The links are supposed to be different (due to the change of search dates) but they both give me the same result and I don't understand why. Please help guys, I have no idea how to fix that.

如果你对这篇内容有疑问,欢迎到本站社区发帖提问 参与讨论,获取更多帮助,或者扫码二维码加入 Web 技术交流群。

扫码二维码加入Web技术交流群

发布评论

需要 登录 才能够评论, 你可以免费 注册 一个本站的账号。

评论(1

花辞树 2025-02-10 04:32:07

通过您提供的URL是

https:///www.google.com/search.com/search.q = quevuelta+lazccera+teremclae+terepera+lazccera = razccera = rz.reand.clae ccera ump.clz = ump.Ampclae ccera = ; biw = 1536& bih = 714& source = lnt& tbs = cdr%3A1%2ccd_min%3A1%2F1%2F2018%2CCD_MAX%3A1%3A1%2F6%2f6%2f6%2F2018&amp& tbm = nws

strong>和 cd_max 似乎包括日期时间数据。

CD_MIN%3A1%2F1%2F2018%2CCD_MAX%3A1%2F6%2F2018

So let's slice them from URL.上面的字符串从URL切成薄片,并编码URL。如果您解码它,您会看到..

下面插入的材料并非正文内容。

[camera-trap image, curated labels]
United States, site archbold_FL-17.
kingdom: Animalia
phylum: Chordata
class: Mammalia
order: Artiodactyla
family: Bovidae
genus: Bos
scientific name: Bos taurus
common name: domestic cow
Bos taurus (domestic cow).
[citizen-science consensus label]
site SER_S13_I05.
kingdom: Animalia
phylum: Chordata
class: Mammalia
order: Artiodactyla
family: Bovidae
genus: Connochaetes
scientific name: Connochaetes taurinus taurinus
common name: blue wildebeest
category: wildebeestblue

cd_min:1/1/2018,cd_max:1/6/2018

因此,如果要更改查询日期,则应更改为URL。

from urllib import parse

# URL ENCODE
# DON'T FORGET : and , 
start_date = parse.quote_plus(":1/1/2018,")
end_date = parse.quote_plus(":1/6/2018")

# CREATE QUERY
link = f"https://www.google.com/search?q=revuelta+la+tercera&rlz=1C1UEAD_esCL995CL995&biw=1536&bih=714&source=lnt&tbs=cdr%3A1%2Ccd_min{start_date}cd_max{end_date}&tbm=nws"

随机日期的代码是您的工作:)

By the URL you provided is

https://www.google.com/search?q=revuelta+la+tercera&rlz=1C1UEAD_esCL995CL995&biw=1536&bih=714&source=lnt&tbs=cdr%3A1%2Ccd_min%3A1%2F1%2F2018%2Ccd_max%3A1%2F6%2F2018&tbm=nws

If you read it carefully cd_min and cd_max seems to include datetime data.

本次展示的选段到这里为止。